Elle prit une plume et écrivit :


Dans le doute, vaut mieux se taire
Sur ces vieux sentiments d’un jour !
Si je jugeais, il peut se faire
Que je me trompasse à mon tour.
Mais pourtant ?… Dans cette tendresse.
Dans cette ardeur, dans cette ivresse,
Quand je sens mon cœur de moitié.


— Qu’écris-tu donc, là, Hermine ? crois-tu que je vais donner ces vers-là ? c’est absurde de parler ainsi.

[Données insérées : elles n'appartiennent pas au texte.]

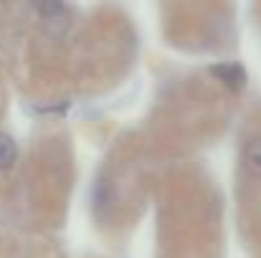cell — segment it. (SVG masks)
<instances>
[{
  "label": "cell",
  "mask_w": 261,
  "mask_h": 258,
  "mask_svg": "<svg viewBox=\"0 0 261 258\" xmlns=\"http://www.w3.org/2000/svg\"><path fill=\"white\" fill-rule=\"evenodd\" d=\"M15 155H18V147H15L13 137L0 132V170H8L15 162Z\"/></svg>",
  "instance_id": "4"
},
{
  "label": "cell",
  "mask_w": 261,
  "mask_h": 258,
  "mask_svg": "<svg viewBox=\"0 0 261 258\" xmlns=\"http://www.w3.org/2000/svg\"><path fill=\"white\" fill-rule=\"evenodd\" d=\"M211 74L223 86H228L231 91H241L246 84V71H244L241 64H218V66L211 69Z\"/></svg>",
  "instance_id": "1"
},
{
  "label": "cell",
  "mask_w": 261,
  "mask_h": 258,
  "mask_svg": "<svg viewBox=\"0 0 261 258\" xmlns=\"http://www.w3.org/2000/svg\"><path fill=\"white\" fill-rule=\"evenodd\" d=\"M241 160H244V170L249 172L251 177H261V137L246 142Z\"/></svg>",
  "instance_id": "2"
},
{
  "label": "cell",
  "mask_w": 261,
  "mask_h": 258,
  "mask_svg": "<svg viewBox=\"0 0 261 258\" xmlns=\"http://www.w3.org/2000/svg\"><path fill=\"white\" fill-rule=\"evenodd\" d=\"M91 205H94V213H99V215H104L109 210V205H112V187L101 177L91 187Z\"/></svg>",
  "instance_id": "3"
}]
</instances>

— Que tu es prosaïque ! c’est ce qu’il y a de mieux. C’est ce qui s’appelle préparer l’antithèse. Suis la gradation : d’abord je l’attendris, tendresse : tu t’exaltes, ardeur ; puis tu arrives jusqu’à l’ivresse et quand tu es bien enivrée, je te fais tomber, paf ! sur la vulgaire amitié. C’est là une chute !

— Tu es folle.

— Pas du tout, au contraire ; je suis poëte et cultive l’ellébore, voilà le secret. Écoute, le dernier vers


Ça doit bien être (bis) l’amitié !


— Vois-tu, continua Hermine, ce n’est que de l’amitié tout simplement ; c’est bien le moins que tu puisses avoir pour lui, après ce qu’il a fait pour toi cette après-midi. Et d’ailleurs ce n’est qu’une chanson ! Toutes les chansons parlent d’amour, sans que l’on y fasse attention ; l’amitié peut bien y trouver sa place.